GETOONDE TEKST:
--------------------------------
Joop Wikkerink. Foto: Gemeente Aalten
Joop Wikkerink. Foto: Gemeente Aalten Foto:

Overeenkomst over uittreding gemeente Oude IJsselstreek uit Laborijn

WSW-medewerkers behouden hun huidige werkplek

Door Bernhard Harfsterkamp

AALTEN – Op vrijdag 12 juni stemde het algemeen bestuur van Laborijn, de gezamenlijke sociale dienst van de gemeenten Aalten, Doetinchem en Oude IJsselstreek, in met de overeenkomst over het uittreden van de laatste gemeente. Ongeveer een jaar geleden kondigde Oude IJsselstreek aan uit de gemeenschappelijke regeling te stappen. Aanleiding was een kritisch rapport over de bejegening van de cliënten. Voor de meest kwetsbare groep, de mensen met een indicatie op grond van de Wet Sociale Werkvoorziening (WSW) verandert er niets. Zij behouden hun huidige werkplekken en begeleiders.
--------------------------------
(Gegevens voor het labelen van gebieden)
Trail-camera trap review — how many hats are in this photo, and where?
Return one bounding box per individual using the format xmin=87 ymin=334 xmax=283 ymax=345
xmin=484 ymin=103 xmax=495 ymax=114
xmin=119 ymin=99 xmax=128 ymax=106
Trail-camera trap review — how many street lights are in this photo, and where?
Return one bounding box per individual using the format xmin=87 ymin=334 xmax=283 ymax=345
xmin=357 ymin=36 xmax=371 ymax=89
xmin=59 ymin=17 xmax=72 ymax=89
--------------------------------
OPDRACHTEN:
1 – Beantwoord de volgende vragen over het artikel over Laborijn.
(a) Op welke dag stemde het algemeen bestuur van Laborijn in met de overeenkomst?
(b) Wat was de aanleiding voor Oude IJsselstreek om uit de gemeenschappelijke regeling te stappen?
(c) Wat behouden de mensen met een WSW-indicatie volgens de laatste zin?
2 – Vervolg het artikel over het vertrek van Oude IJsselstreek uit Laborijn, te beginnen na de laatste zin.

ANTWOORDEN:
1 –
(a) Op vrijdag 12 juni.
(b) Een kritisch rapport over de bejegening van de cliënten.
(c) Hun huidige werkplekken en begeleiders.

2 –
Onrust voorkomen
Wethouder Joop Wikkerink is blij dat er voor de WSW-medewerkers weinig verandert. Ze komen weliswaar nu in dienst bij de gemeente Oude IJsselstreek, maar worden daarna gedetacheerd bij Laborijn. “Het is mooi dat deze 180 mensen hun werkgever en werkplekken behouden”, zegt de wethouder. “Het was een onrust veroorzakende actie geworden, als ze onderdeel hadden moeten worden van een nieuwe organisatie.” De WSW-medewerkers uit Oude IJsselstreek werken overal in de Achterhoek, ook in Aalten. De uitvoering van de Participatiewet (de opvolger van de vroegere Wet Werk en Bijstand) gaat de gemeente Oude IJsselstreek wel zelf uitvoeren. “Zij denken dat ze die wet beter zelf kunnen uitvoeren.”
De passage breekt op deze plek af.